Thutotdam is the dance of the Sherdukpens and the Monpas of Arunachal Pradesh, representing skulls and costumes designed as skeletons. It depicts how the souls after death are received in the other world. Nongkrem Dance is the most important mask dance of the Khasis in Meghalaya and is celebrated during autumn, essentially as a thanks-giving ceremony to God for the harvest and to pray for peace and prosperity.




Most nations all over the world have a cultural past, which is inseparably linked to masks making them a universal phenomenon. A notable exception is the Arabic world with its Islamic background, which stays away from deification and iconization of characters. Masks from all over the world converge on the universality of the human mind and the power of the human imagination. The Mask forms a silent language which is universally understood and which defines the essence of human expressions and emotions at various levels - spiritual, religious and material.

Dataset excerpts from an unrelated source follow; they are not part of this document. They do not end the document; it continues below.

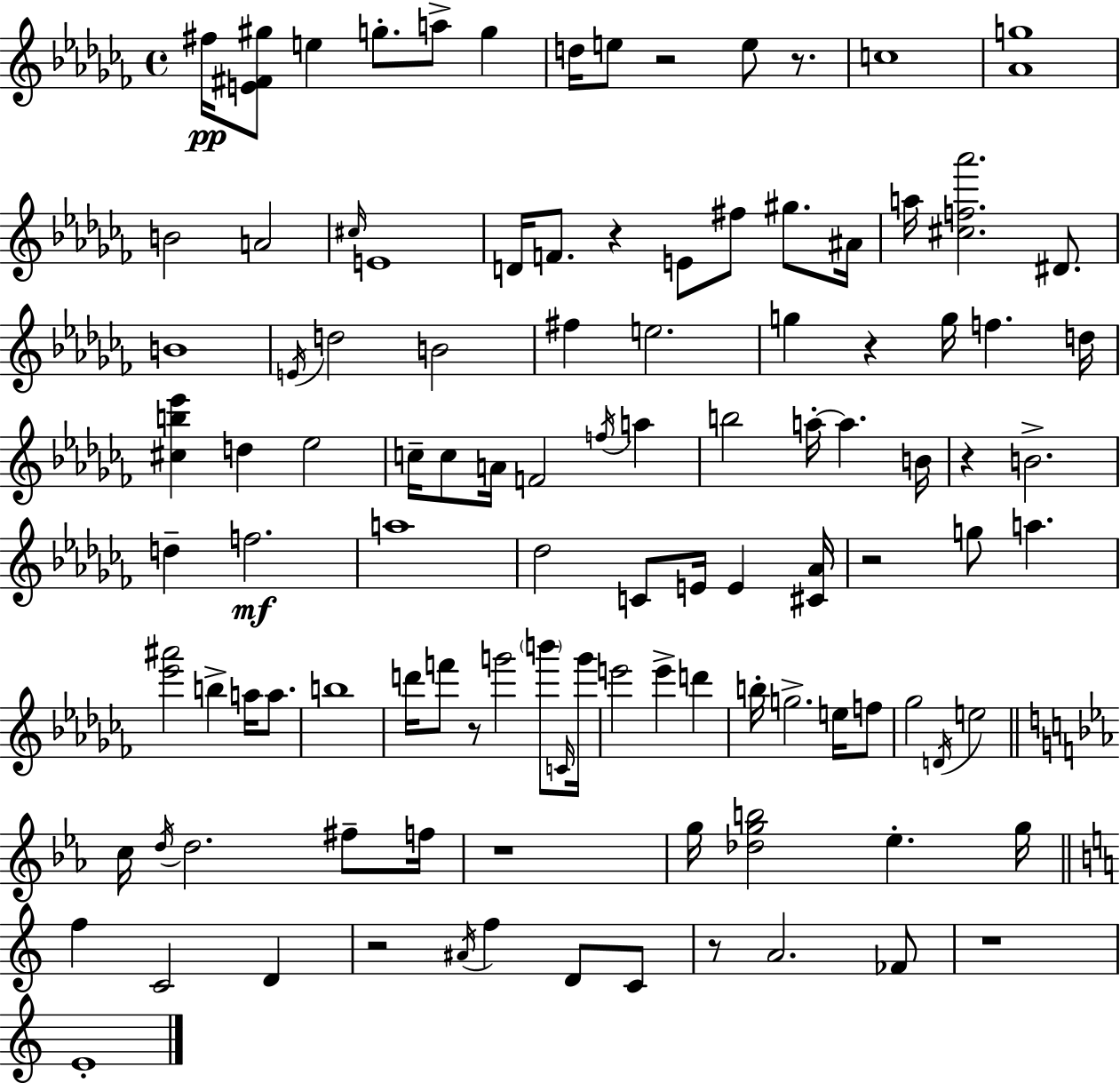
F#5/s [E4,F#4,G#5]/e E5/q G5/e. A5/e G5/q D5/s E5/e R/h E5/e R/e. C5/w [Ab4,G5]/w B4/h A4/h C#5/s E4/w D4/s F4/e. R/q E4/e F#5/e G#5/e. A#4/s A5/s [C#5,F5,Ab6]/h. D#4/e. B4/w E4/s D5/h B4/h F#5/q E5/h. G5/q R/q G5/s F5/q. D5/s [C#5,B5,Eb6]/q D5/q Eb5/h C5/s C5/e A4/s F4/h F5/s A5/q B5/h A5/s A5/q. B4/s R/q B4/h. D5/q F5/h. A5/w Db5/h C4/e E4/s E4/q [C#4,Ab4]/s R/h G5/e A5/q. [Eb6,A#6]/h B5/q A5/s A5/e. B5/w D6/s F6/e R/e G6/h B6/e C4/s G6/s E6/h E6/q D6/q B5/s G5/h. E5/s F5/e Gb5/h D4/s E5/h C5/s D5/s D5/h. F#5/e F5/s R/w G5/s [Db5,G5,B5]/h Eb5/q. G5/s F5/q C4/h D4/q R/h A#4/s F5/q D4/e C4/e R/e A4/h. FES4/e R/w E4/w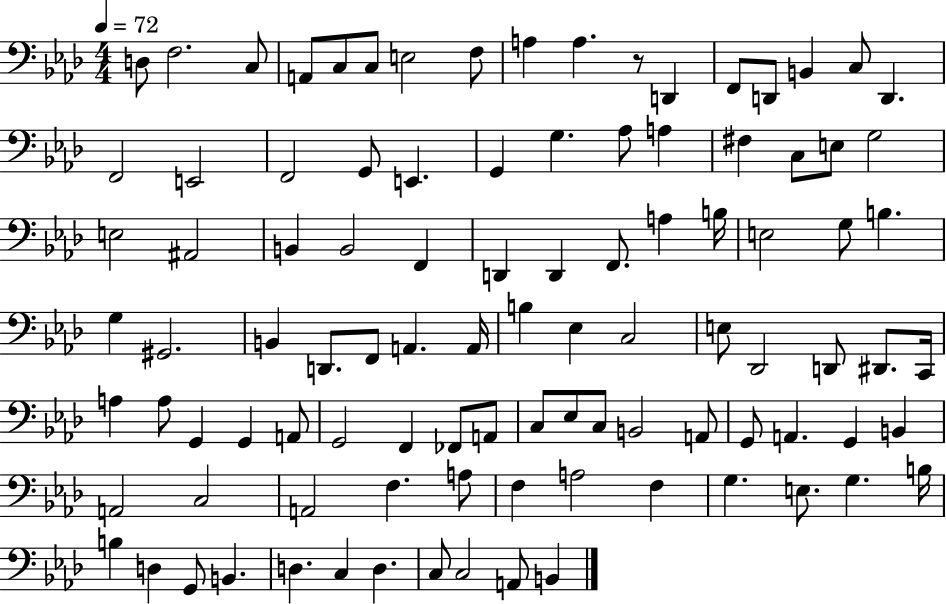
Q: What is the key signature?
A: AES major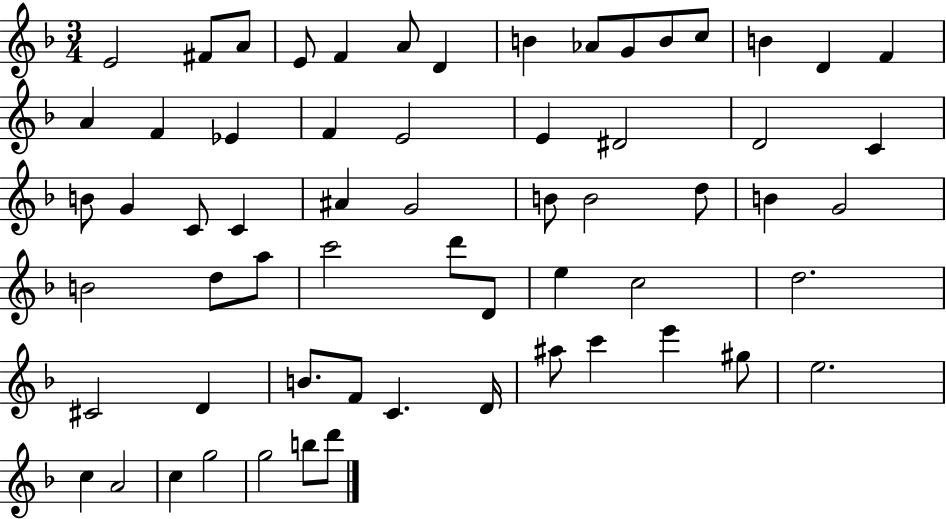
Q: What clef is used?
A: treble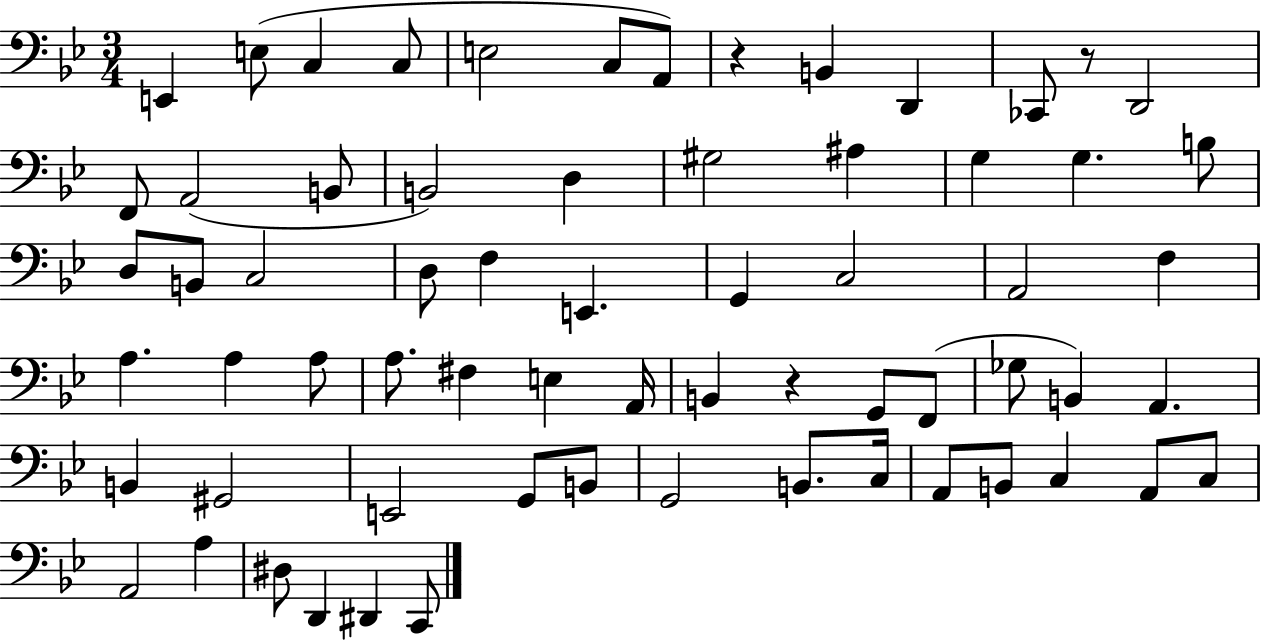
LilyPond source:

{
  \clef bass
  \numericTimeSignature
  \time 3/4
  \key bes \major
  \repeat volta 2 { e,4 e8( c4 c8 | e2 c8 a,8) | r4 b,4 d,4 | ces,8 r8 d,2 | \break f,8 a,2( b,8 | b,2) d4 | gis2 ais4 | g4 g4. b8 | \break d8 b,8 c2 | d8 f4 e,4. | g,4 c2 | a,2 f4 | \break a4. a4 a8 | a8. fis4 e4 a,16 | b,4 r4 g,8 f,8( | ges8 b,4) a,4. | \break b,4 gis,2 | e,2 g,8 b,8 | g,2 b,8. c16 | a,8 b,8 c4 a,8 c8 | \break a,2 a4 | dis8 d,4 dis,4 c,8 | } \bar "|."
}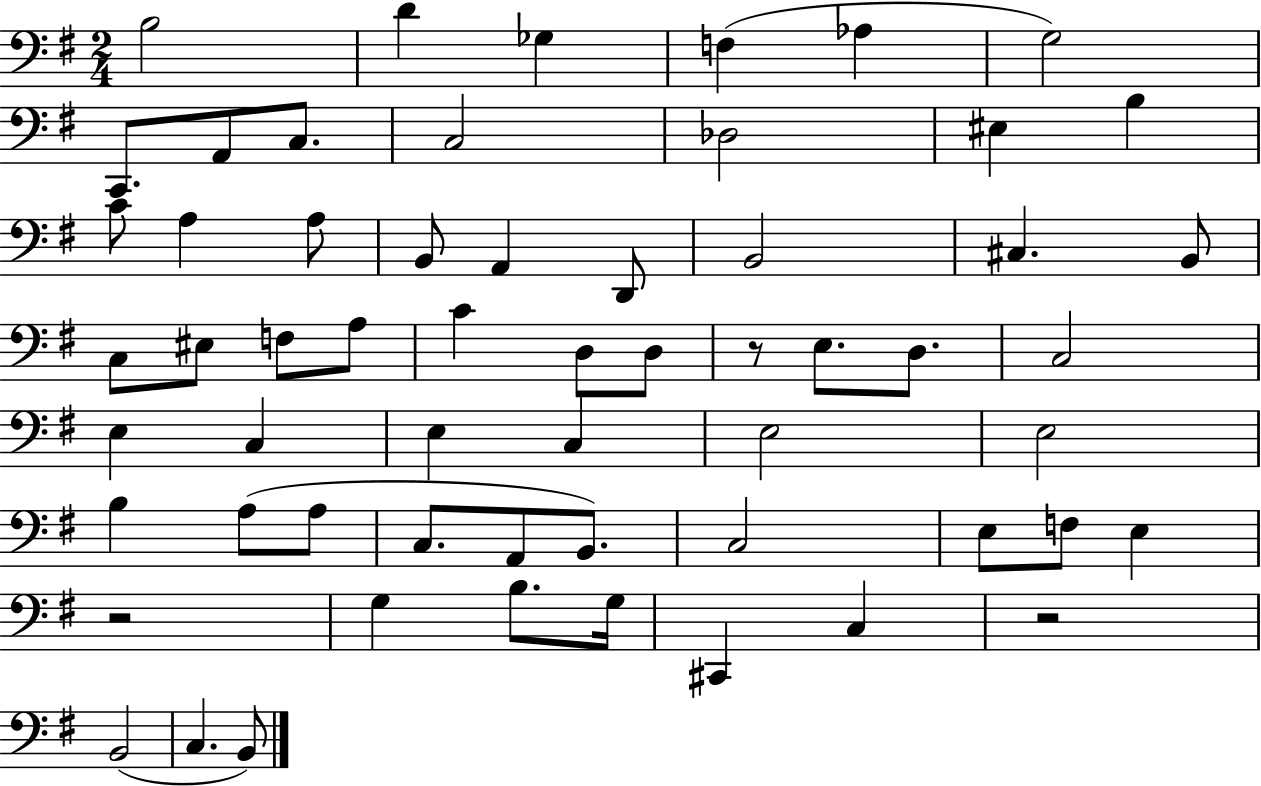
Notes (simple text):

B3/h D4/q Gb3/q F3/q Ab3/q G3/h C2/e. A2/e C3/e. C3/h Db3/h EIS3/q B3/q C4/e A3/q A3/e B2/e A2/q D2/e B2/h C#3/q. B2/e C3/e EIS3/e F3/e A3/e C4/q D3/e D3/e R/e E3/e. D3/e. C3/h E3/q C3/q E3/q C3/q E3/h E3/h B3/q A3/e A3/e C3/e. A2/e B2/e. C3/h E3/e F3/e E3/q R/h G3/q B3/e. G3/s C#2/q C3/q R/h B2/h C3/q. B2/e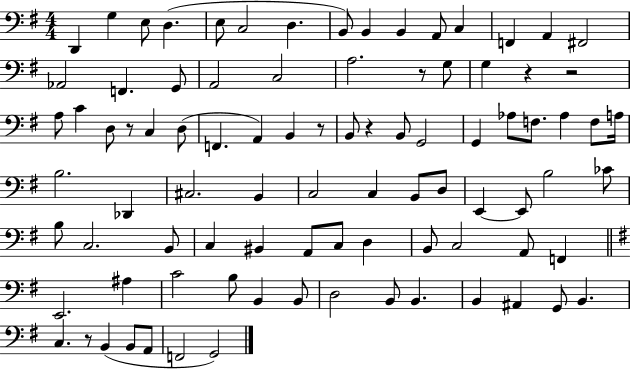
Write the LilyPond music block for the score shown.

{
  \clef bass
  \numericTimeSignature
  \time 4/4
  \key g \major
  \repeat volta 2 { d,4 g4 e8 d4.( | e8 c2 d4. | b,8) b,4 b,4 a,8 c4 | f,4 a,4 fis,2 | \break aes,2 f,4. g,8 | a,2 c2 | a2. r8 g8 | g4 r4 r2 | \break a8 c'4 d8 r8 c4 d8( | f,4. a,4) b,4 r8 | b,8 r4 b,8 g,2 | g,4 aes8 f8. aes4 f8 a16 | \break b2. des,4 | cis2. b,4 | c2 c4 b,8 d8 | e,4~~ e,8 b2 ces'8 | \break b8 c2. b,8 | c4 bis,4 a,8 c8 d4 | b,8 c2 a,8 f,4 | \bar "||" \break \key g \major e,2. ais4 | c'2 b8 b,4 b,8 | d2 b,8 b,4. | b,4 ais,4 g,8 b,4. | \break c4. r8 b,4( b,8 a,8 | f,2 g,2) | } \bar "|."
}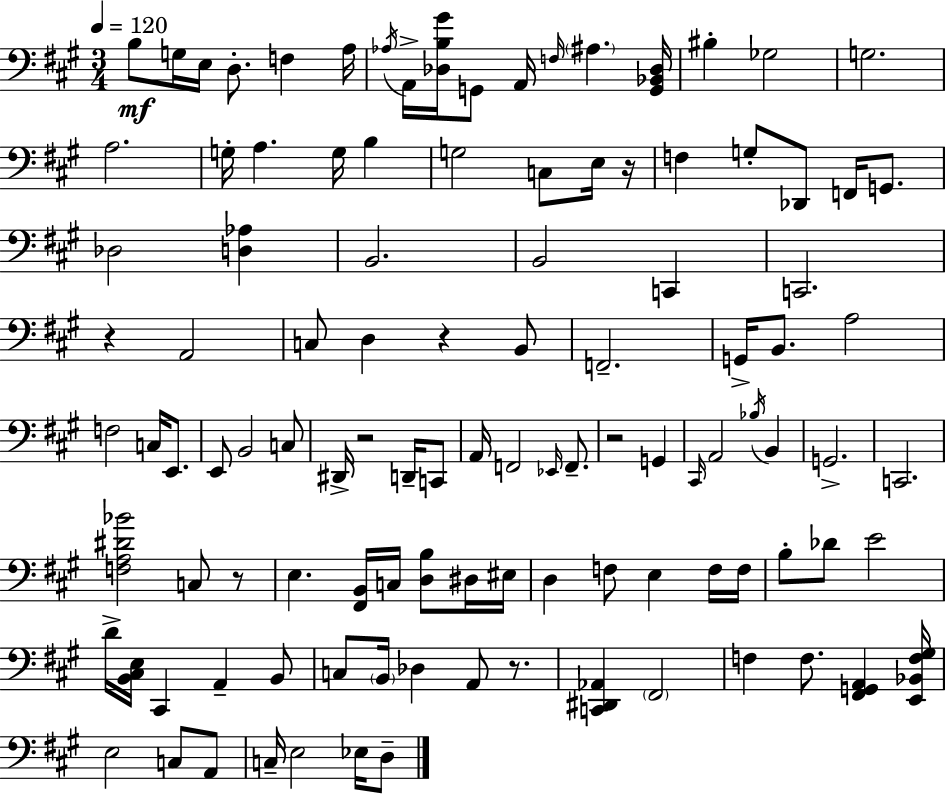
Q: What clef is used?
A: bass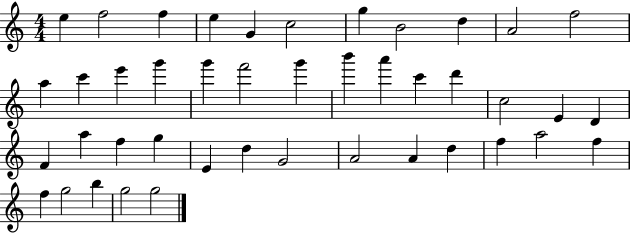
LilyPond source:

{
  \clef treble
  \numericTimeSignature
  \time 4/4
  \key c \major
  e''4 f''2 f''4 | e''4 g'4 c''2 | g''4 b'2 d''4 | a'2 f''2 | \break a''4 c'''4 e'''4 g'''4 | g'''4 f'''2 g'''4 | b'''4 a'''4 c'''4 d'''4 | c''2 e'4 d'4 | \break f'4 a''4 f''4 g''4 | e'4 d''4 g'2 | a'2 a'4 d''4 | f''4 a''2 f''4 | \break f''4 g''2 b''4 | g''2 g''2 | \bar "|."
}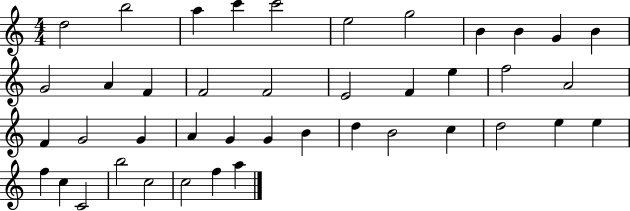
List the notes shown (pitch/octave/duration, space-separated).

D5/h B5/h A5/q C6/q C6/h E5/h G5/h B4/q B4/q G4/q B4/q G4/h A4/q F4/q F4/h F4/h E4/h F4/q E5/q F5/h A4/h F4/q G4/h G4/q A4/q G4/q G4/q B4/q D5/q B4/h C5/q D5/h E5/q E5/q F5/q C5/q C4/h B5/h C5/h C5/h F5/q A5/q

The flavor of masks still remains as fresh as ever even though today, the focus of the use of masks has shifted from the performing arts and religious ceremonies, to the handicrafts market. However, whether it is made of wood or metal or fabric - the Mask continues to be a source of mystery and fascination - a mode of escape from the drudgery of everyday life seeped in technology and automation.